Annex E: National authorities' approaches to addressing "bad apples"

1. Fitness and propriety assessments

The scope of fitness and propriety regimes tends to be confined to firms’ board members, senior executives, head of internal control functions and individuals in predetermined risk-taking or customer-facing roles. Consequently, whilst fitness and propriety assessments can help clarify the roles, responsibilities and accountability of key decision-makers and certain employees, their scope will not typically reach all potential "rolling bad apples".

In some jurisdictions, in addition to assessing the fitness and propriety of directors and senior managers, supervisory authorities must consent to the appointment or continuing employment of individuals regardless of seniority in specific circumstances, such as bankruptcy or a prior conviction for certain crimes.

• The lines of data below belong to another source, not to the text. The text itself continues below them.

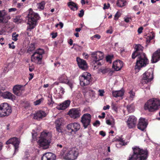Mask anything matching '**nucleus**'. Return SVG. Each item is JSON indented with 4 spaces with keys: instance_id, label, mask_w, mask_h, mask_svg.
Segmentation results:
<instances>
[{
    "instance_id": "nucleus-1",
    "label": "nucleus",
    "mask_w": 160,
    "mask_h": 160,
    "mask_svg": "<svg viewBox=\"0 0 160 160\" xmlns=\"http://www.w3.org/2000/svg\"><path fill=\"white\" fill-rule=\"evenodd\" d=\"M133 153L130 156L128 160H146L148 156L147 150H143L138 147L132 148Z\"/></svg>"
},
{
    "instance_id": "nucleus-2",
    "label": "nucleus",
    "mask_w": 160,
    "mask_h": 160,
    "mask_svg": "<svg viewBox=\"0 0 160 160\" xmlns=\"http://www.w3.org/2000/svg\"><path fill=\"white\" fill-rule=\"evenodd\" d=\"M67 148H63L61 152H60L59 157L60 158H63L66 160H73L76 159L78 154V150L76 147L70 148L66 152Z\"/></svg>"
},
{
    "instance_id": "nucleus-3",
    "label": "nucleus",
    "mask_w": 160,
    "mask_h": 160,
    "mask_svg": "<svg viewBox=\"0 0 160 160\" xmlns=\"http://www.w3.org/2000/svg\"><path fill=\"white\" fill-rule=\"evenodd\" d=\"M52 137V135L51 133L46 132L43 131L41 132L38 141L39 146L44 149L48 148L51 142Z\"/></svg>"
},
{
    "instance_id": "nucleus-4",
    "label": "nucleus",
    "mask_w": 160,
    "mask_h": 160,
    "mask_svg": "<svg viewBox=\"0 0 160 160\" xmlns=\"http://www.w3.org/2000/svg\"><path fill=\"white\" fill-rule=\"evenodd\" d=\"M28 26L27 27V30L31 31L35 28L38 23V21L40 18L38 14L34 12L30 8L28 15Z\"/></svg>"
},
{
    "instance_id": "nucleus-5",
    "label": "nucleus",
    "mask_w": 160,
    "mask_h": 160,
    "mask_svg": "<svg viewBox=\"0 0 160 160\" xmlns=\"http://www.w3.org/2000/svg\"><path fill=\"white\" fill-rule=\"evenodd\" d=\"M160 108V100L158 98H153L148 100L144 104L145 110L153 112Z\"/></svg>"
},
{
    "instance_id": "nucleus-6",
    "label": "nucleus",
    "mask_w": 160,
    "mask_h": 160,
    "mask_svg": "<svg viewBox=\"0 0 160 160\" xmlns=\"http://www.w3.org/2000/svg\"><path fill=\"white\" fill-rule=\"evenodd\" d=\"M79 79L80 85L82 87L92 84L94 81V79L92 77L91 74L87 72L80 76Z\"/></svg>"
},
{
    "instance_id": "nucleus-7",
    "label": "nucleus",
    "mask_w": 160,
    "mask_h": 160,
    "mask_svg": "<svg viewBox=\"0 0 160 160\" xmlns=\"http://www.w3.org/2000/svg\"><path fill=\"white\" fill-rule=\"evenodd\" d=\"M91 57L93 61V66L94 69L98 68L99 66L101 65L99 61L102 60L104 58V54L100 51L94 52H92Z\"/></svg>"
},
{
    "instance_id": "nucleus-8",
    "label": "nucleus",
    "mask_w": 160,
    "mask_h": 160,
    "mask_svg": "<svg viewBox=\"0 0 160 160\" xmlns=\"http://www.w3.org/2000/svg\"><path fill=\"white\" fill-rule=\"evenodd\" d=\"M44 53V49L40 48L37 49L31 56V61L38 64H41L42 63V55Z\"/></svg>"
},
{
    "instance_id": "nucleus-9",
    "label": "nucleus",
    "mask_w": 160,
    "mask_h": 160,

For instance, in the United States, Section 19 of the Federal Deposit Insurance Act prohibits individuals convicted of a criminal offense involving dishonesty, breach of trust, money laundering, or drugs from participating in the affairs of an insured depository institution without a Federal banking regulator’s previous written consent. Similarly, in Hong Kong, Section 73 of the Banking Ordinance bars employment at authorized institutions without the consent of the HKMA if a person is bankrupt, has been convicted of a crime of dishonesty, or was previously a director, chief executive or manager in an insolvent authorized institution.